- Type: Event
- Date: Last Saturday in June
- 2024 date: June 29
- 2025 date: June 28
- 2026 date: June 27
- 2027 date: June 26
- Frequency: Annual

= Cruisin' Downriver =

Cruisin' Downriver is an unofficial annual event which takes place through several Detroit downriver communities and inspired by the Woodward Dream Cruise. People with vintage, classic, tricked-out, or otherwise interesting cars cruise through the main thoroughfare of Fort St M-85 to crowds of spectators lining Fort St. The Downriver Cruise takes place the last Saturday in June and widely promoted by the Southern Wayne County Regional Chamber of Commerce.

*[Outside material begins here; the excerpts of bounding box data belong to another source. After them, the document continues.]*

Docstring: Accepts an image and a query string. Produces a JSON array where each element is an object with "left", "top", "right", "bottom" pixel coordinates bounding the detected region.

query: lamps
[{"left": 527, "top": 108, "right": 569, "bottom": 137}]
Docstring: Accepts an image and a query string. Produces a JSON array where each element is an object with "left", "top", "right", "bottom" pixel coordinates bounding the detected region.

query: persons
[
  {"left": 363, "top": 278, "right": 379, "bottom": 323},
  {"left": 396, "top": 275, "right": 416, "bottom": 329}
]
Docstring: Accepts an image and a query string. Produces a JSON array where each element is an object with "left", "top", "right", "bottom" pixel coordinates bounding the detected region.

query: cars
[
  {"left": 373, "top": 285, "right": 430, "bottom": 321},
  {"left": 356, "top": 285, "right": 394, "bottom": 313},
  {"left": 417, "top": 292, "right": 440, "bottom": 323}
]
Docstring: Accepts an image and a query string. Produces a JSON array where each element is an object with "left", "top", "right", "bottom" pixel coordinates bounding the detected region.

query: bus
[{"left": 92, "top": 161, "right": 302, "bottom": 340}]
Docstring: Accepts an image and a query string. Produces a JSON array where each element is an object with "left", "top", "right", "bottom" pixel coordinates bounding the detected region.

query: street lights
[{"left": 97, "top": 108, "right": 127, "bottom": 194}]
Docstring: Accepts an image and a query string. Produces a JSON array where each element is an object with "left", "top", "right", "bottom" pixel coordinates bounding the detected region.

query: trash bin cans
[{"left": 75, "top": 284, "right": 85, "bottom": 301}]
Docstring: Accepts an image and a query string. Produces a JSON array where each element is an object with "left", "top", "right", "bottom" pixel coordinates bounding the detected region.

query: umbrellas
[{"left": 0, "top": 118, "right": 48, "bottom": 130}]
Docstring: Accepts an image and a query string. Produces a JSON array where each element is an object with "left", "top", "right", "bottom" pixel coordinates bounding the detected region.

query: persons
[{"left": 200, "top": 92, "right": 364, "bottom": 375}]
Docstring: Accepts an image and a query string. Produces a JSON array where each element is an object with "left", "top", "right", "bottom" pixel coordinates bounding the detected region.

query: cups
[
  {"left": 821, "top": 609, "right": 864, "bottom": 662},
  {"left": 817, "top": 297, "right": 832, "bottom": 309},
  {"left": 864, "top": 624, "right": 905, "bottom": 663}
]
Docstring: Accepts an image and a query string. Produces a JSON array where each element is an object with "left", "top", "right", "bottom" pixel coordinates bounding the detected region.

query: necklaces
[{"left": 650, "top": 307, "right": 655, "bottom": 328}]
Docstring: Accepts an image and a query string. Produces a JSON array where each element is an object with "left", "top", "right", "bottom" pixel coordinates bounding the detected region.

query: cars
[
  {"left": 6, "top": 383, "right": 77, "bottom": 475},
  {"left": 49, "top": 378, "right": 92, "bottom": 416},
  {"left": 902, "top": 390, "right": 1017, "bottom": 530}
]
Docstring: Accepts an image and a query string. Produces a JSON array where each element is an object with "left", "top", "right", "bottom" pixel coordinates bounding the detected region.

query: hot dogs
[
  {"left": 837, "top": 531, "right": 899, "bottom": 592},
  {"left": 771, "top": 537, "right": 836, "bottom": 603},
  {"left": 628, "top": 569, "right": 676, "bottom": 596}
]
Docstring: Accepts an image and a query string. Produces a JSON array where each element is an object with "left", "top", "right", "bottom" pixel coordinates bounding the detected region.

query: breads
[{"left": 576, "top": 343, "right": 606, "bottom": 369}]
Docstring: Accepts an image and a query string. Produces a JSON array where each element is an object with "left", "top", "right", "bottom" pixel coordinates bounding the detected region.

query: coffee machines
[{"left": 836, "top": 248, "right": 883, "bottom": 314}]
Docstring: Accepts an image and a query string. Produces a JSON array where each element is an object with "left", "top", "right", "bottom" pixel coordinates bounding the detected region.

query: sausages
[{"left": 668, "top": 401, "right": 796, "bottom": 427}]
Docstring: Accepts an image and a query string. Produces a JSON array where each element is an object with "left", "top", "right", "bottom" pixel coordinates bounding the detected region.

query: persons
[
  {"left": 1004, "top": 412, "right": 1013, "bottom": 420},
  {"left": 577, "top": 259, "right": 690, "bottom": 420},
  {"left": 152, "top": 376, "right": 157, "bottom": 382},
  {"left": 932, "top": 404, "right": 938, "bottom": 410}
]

The event was spearheaded by state Rep. Edward Clemente (D-Lincoln Park), who was the chamber president at the time, Craig Sochocki, the former mayor of Lincoln Park, Donald W. Thurlow, former News-Herald publisher and Evelyn Cairns, former News-Herald lifestyle editor. Cairns first conceived Cruisin' Downriver in 2000 after her son Glen stated the Woodward Dream Cruise was too far for him to take his Ford Model A. Ultimately, the first Downriver Cruise was held that year and attended by an estimated 200,000 people.

The cruise stretches between Sibley Road in Riverview and Outer Drive in Lincoln Park and additionally passes through the cities of Southgate and Wyandotte.

An official event for most of its history, each event held since 2017 has been unofficial as a result of increasing expenses incurred and lack of profits by each of the communities along the cruise route. The 2017 and 2018 events had another factor, in the form of increased traffic along Fort Street due to a prolonged partial closure of Interstate 75, which parallels Fort Street in the Downriver area, during those two years. Although I-75 had since fully reopened by the time of the 2019 edition, the event remains unofficial, and this status has allowed the 2020 edition to continue to move forward in spite of the COVID-19 pandemic.